Although the No Nukes slogan hearkens back to a louder, more passionate era of demonstrators of the 1970s, To the Village Square is a stark reminder that nuclear disasters are still happening, and that it still takes a village of voices – and images – to raise awareness.

Photojournalist Lionel Delevingne, who moved from France to the US in the 1970s, has been documenting the “No Nukes” crusade for almost four decades through his raw and striking photographs. His candid images of passionate demonstrators and disaster-stricken regions and their victims have been published in Vanity Fair, Newsweek, The New York Times, National Geographic, and many other publications. From the protestors of the Seabrook Station in Massachusetts to the disasters of Three Mile Island, Chernobyl, and Fukushima, Delevingne has captured the emotions, devastation and unity brought about by the anti nuclear movement.

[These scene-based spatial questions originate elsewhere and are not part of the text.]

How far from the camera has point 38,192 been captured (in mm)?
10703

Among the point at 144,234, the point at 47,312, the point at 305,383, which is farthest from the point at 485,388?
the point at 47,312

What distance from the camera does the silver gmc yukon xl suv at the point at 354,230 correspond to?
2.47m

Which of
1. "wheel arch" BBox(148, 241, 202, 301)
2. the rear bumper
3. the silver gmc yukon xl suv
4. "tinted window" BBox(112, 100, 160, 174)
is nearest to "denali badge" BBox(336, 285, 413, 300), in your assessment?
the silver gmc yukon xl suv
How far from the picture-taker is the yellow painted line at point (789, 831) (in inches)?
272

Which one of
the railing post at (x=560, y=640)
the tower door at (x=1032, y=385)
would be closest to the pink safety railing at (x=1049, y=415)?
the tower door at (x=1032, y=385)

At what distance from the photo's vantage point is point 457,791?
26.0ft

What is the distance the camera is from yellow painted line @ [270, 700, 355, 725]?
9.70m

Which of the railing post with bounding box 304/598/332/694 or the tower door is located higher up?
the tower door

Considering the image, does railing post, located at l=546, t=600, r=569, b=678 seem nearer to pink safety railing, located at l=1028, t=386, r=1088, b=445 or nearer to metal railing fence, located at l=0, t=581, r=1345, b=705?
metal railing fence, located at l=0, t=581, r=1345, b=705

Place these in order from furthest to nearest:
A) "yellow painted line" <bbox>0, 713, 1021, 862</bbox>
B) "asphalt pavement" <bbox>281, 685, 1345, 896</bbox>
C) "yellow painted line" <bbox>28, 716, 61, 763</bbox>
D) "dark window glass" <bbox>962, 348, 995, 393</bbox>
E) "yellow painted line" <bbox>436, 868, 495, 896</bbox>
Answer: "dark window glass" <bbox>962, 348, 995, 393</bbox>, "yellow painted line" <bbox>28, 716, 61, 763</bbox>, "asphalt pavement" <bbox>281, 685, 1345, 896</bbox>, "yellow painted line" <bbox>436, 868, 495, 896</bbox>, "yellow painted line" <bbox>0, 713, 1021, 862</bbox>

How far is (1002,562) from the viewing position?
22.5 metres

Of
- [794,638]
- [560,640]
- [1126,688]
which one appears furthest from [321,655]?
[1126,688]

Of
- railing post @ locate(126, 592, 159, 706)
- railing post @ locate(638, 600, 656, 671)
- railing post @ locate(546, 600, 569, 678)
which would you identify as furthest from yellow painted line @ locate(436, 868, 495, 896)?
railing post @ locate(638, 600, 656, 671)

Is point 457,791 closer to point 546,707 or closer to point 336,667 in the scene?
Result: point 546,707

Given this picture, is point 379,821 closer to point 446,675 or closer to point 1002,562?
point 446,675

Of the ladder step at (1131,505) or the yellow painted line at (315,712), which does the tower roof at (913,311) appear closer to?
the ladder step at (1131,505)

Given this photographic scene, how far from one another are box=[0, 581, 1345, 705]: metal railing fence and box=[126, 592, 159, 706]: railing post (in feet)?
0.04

See sample pages from this book at Wink.

Notable Replies

  1. I am among the many thousands of people who helped stop the Seabrook and Shoreham nuclear power plants from opening.

    As a huge supporter of science I really like the theory of nuclear energy. As an observer of the human condition I am concerned about the danger of concentrating so much risk (safety, economic, political, and security risk.) We (humans) are not very good at assessing and planning for low-probability/high-impact dangers. So my opposition to proliferation of nuclear energy remains, at present, while I acknowledge that our continued burning of coal (for example) is a current and ongoing poisoning that should not be ignored.

  2. ssam says:

    Anti-nuke fear is the reason we still get most of our power from fossil fuels.